“How can we be so good, when we organise ourselves in this sclerotic way?” vice-chancellor Richardson asked in her Oration earlier this month. “How much better would we be if we made decisions faster, if we were to build more trust between us so that we could make decisions more expeditiously?” At a couple of other points in her excellent, misleadingly reported, speech, she makes feints in the direction of university centralisation. There can be no mystery about why the problem of centralisation is such an important one for our University. But the minimal proposals Richardson indicates we should consider seem to me perfectly sensible and totally innocuous.
It is a point that is often ignored at the student level: Oxford operates at a severe financial deficit relative to other (American) universities in its weight class. It has a fifth of Harvard’s endowment, a quarter of Yale’s, a third of Princeton and Stanford’s. When it comes to hiring the best faculty, all else equal, Oxford can be out-bought; when it comes to exciting new research initiatives, Oxford must be warier in its commitments. Much of this is no doubt attributable to a difference in alumni culture. But two observations. First, it is surely right that the quality of fundraising operations is variable across colleges. Secondly, this only increases the pressure on the University to make good use of its resources: not, as Richardson laments, employ the equivalent of 30 full-time employees on processing expense claims.
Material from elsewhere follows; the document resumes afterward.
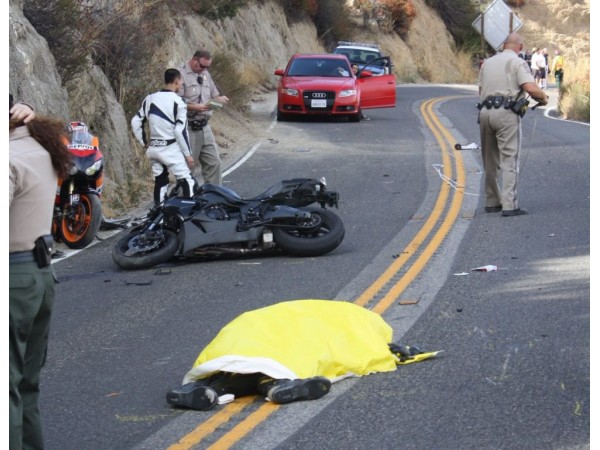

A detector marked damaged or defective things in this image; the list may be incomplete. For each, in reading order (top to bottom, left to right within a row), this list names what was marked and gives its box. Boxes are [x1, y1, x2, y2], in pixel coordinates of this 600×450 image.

crashed motorcycle [53, 122, 104, 250]
crashed motorcycle [113, 178, 344, 270]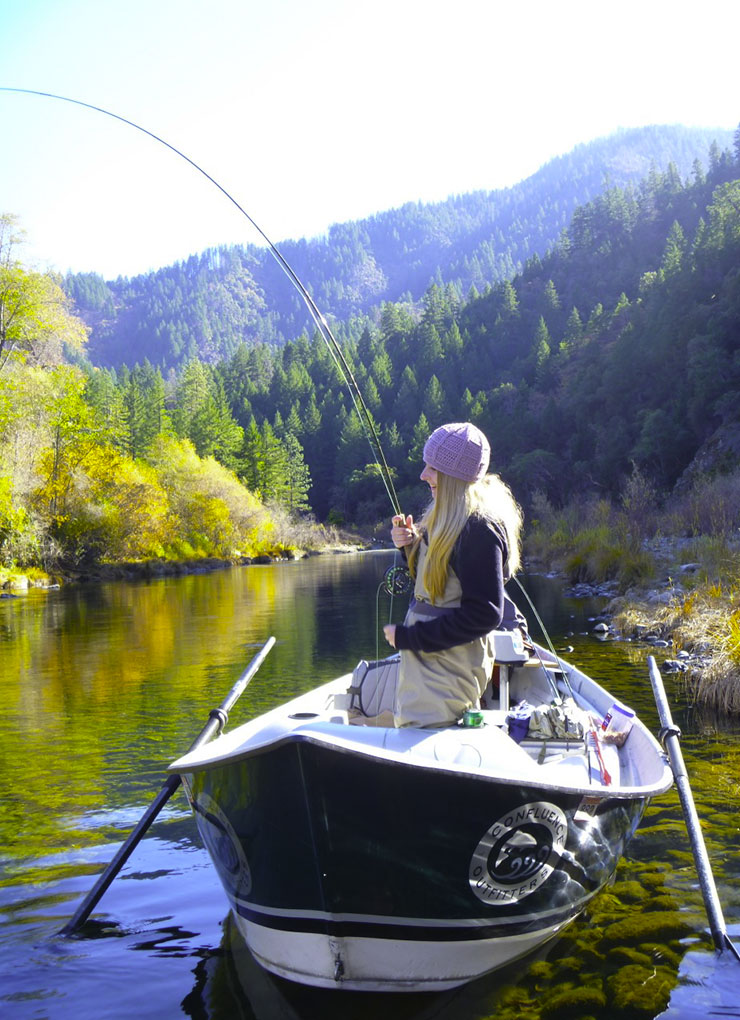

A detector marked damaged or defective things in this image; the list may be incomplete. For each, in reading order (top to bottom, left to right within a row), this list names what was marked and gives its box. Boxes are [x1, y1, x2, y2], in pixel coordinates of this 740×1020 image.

bent fly rod [0, 86, 402, 516]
It is also undoubtedly the case that the collegiate structure is the source of much that is extraordinary about the University. Furthermore, there is a real question about how far Oxford can go in the direction of unity without becoming, at a deep level, a different institution. A remark by Jerry Cohen has considerable force in this connection: “in addition to the consideration of what good we might do… there is also the consideration of what we are, of our identity, and we may legitimately have regard to our desire to preserve that identity.” Cohen observes that a university might have a “central, organising self-conception”; that even if a change might be better for undergraduates, graduates and faculty, there can still be reason not to go along with it. But to make changes is not to change everything; and the journey towards centralisation does not strike me as one, that, once embarked upon, is impossible to stop until it has reached some far-away endpoint.
There is a final point that we should address, concerning sentiments of the faculty, with which I, as an undergraduate, must be unacquainted. In a recent survey, Oxford academics expressed greater satisfaction with their University’s administration than those of any other UK university. This should not be lost sight of in the push for international competitiveness, unless the process become self-undermining. The way the situation appears to students is quite plausibly entirely different from the way it strikes those more intimately involved; indeed it cannot be ruled out that students only have access to the most superficial level of a problem that runs much deeper.